Can read it better here: [https://gist.github.com/SalScotto/305e809beb45f74180f22463b3a82b3a](https://gist.github.com/SalScotto/305e809beb45f74180f22463b3a82b3a)

> Vinegar Factory
> Crypto
> Clam managed to get parole for his dumb cryptography jokes, but after making yet another dumb joke on his way out of the courtroom, he was sent straight back in. This time, he was sentenced to 5 years of making dumb Vigenere challenges. Clam, fed up with the monotony of challenge writing, made a program to do it for him.
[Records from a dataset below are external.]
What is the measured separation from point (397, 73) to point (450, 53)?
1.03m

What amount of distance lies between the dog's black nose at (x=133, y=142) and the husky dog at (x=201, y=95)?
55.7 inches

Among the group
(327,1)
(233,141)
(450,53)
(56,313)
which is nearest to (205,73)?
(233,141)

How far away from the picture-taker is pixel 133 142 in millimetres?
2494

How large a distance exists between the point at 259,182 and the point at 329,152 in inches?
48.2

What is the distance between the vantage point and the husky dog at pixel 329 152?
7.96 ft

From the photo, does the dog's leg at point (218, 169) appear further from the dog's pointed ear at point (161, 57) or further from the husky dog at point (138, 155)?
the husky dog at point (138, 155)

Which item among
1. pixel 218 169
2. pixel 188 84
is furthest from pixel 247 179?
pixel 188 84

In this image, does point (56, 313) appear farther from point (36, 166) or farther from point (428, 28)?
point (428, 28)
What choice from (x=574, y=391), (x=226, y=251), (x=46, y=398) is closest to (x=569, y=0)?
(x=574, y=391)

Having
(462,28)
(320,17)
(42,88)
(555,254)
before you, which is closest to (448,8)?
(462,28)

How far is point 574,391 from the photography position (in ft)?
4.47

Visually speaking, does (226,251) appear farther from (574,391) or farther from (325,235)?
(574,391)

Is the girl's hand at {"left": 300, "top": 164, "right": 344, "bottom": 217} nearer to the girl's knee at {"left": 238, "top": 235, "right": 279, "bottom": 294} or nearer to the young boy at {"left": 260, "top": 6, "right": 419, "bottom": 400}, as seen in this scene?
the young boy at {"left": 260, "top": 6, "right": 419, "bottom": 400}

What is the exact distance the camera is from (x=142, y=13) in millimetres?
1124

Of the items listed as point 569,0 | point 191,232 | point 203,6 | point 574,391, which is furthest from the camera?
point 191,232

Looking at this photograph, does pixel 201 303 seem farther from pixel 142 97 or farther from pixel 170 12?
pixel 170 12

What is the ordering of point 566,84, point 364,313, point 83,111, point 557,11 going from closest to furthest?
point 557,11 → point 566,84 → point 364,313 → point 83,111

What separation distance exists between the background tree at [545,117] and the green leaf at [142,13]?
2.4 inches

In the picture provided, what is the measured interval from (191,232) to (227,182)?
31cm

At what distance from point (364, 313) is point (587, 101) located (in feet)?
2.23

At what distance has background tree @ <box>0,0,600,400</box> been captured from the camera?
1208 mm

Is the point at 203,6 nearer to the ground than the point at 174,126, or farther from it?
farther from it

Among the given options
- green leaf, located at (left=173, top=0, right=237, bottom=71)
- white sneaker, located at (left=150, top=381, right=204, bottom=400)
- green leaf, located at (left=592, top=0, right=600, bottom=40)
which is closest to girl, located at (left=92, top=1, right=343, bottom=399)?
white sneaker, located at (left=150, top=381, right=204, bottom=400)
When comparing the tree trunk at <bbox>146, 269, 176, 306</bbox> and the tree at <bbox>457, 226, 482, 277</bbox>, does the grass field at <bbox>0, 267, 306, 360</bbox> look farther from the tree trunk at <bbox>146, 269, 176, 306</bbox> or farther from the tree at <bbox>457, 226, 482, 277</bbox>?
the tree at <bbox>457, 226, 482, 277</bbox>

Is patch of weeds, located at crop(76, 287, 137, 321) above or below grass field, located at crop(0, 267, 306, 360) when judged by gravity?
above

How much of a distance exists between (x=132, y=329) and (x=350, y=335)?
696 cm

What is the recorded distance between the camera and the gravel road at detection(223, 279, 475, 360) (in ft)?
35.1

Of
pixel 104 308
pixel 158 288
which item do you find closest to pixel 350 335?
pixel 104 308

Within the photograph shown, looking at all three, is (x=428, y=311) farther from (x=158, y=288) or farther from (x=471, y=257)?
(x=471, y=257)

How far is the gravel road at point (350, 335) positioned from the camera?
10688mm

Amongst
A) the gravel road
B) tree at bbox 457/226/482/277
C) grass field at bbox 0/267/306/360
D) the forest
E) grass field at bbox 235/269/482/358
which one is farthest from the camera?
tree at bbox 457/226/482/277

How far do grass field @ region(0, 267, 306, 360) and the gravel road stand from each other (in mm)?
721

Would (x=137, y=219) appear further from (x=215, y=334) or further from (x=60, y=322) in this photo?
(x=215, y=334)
Can you solve enough challenges to get the flag?
>
> Connect to the challenge at nc challs.actf.co 31333. Source

We have a crypto challenge based on the [Vigenère cipher](https://en.wikipedia.org/wiki/Vigen%C3%A8re_cipher): the string is encrypted by using another string as key and for each character, it applies the Caesar cipher using as shift the position of the giver characher in the used alphabet (eg. if the alphabet is made of the regular ascii letters lowercase, the key `crypto` coincides with applying the Caesar cipher with shift `2-17-24-15-19-14`)

By connecting to the server, it sends (49 times) a string made of random noise, followed by a fake flag, the `fleg` word and other random noise.
Before sending it though, it will be encrypted using a random 4 charactes string using the Vigenère cipher.

Our objective is to find for each message the key used to encrypt the message, decrypt the fake flag and sending it back.

Since the key is made by 4 characters and we know that every flag begins and ends with the same 4 charactes, we can get the key by reversing the algorithm and with the now found key, decrypt the message and send the cleartext back.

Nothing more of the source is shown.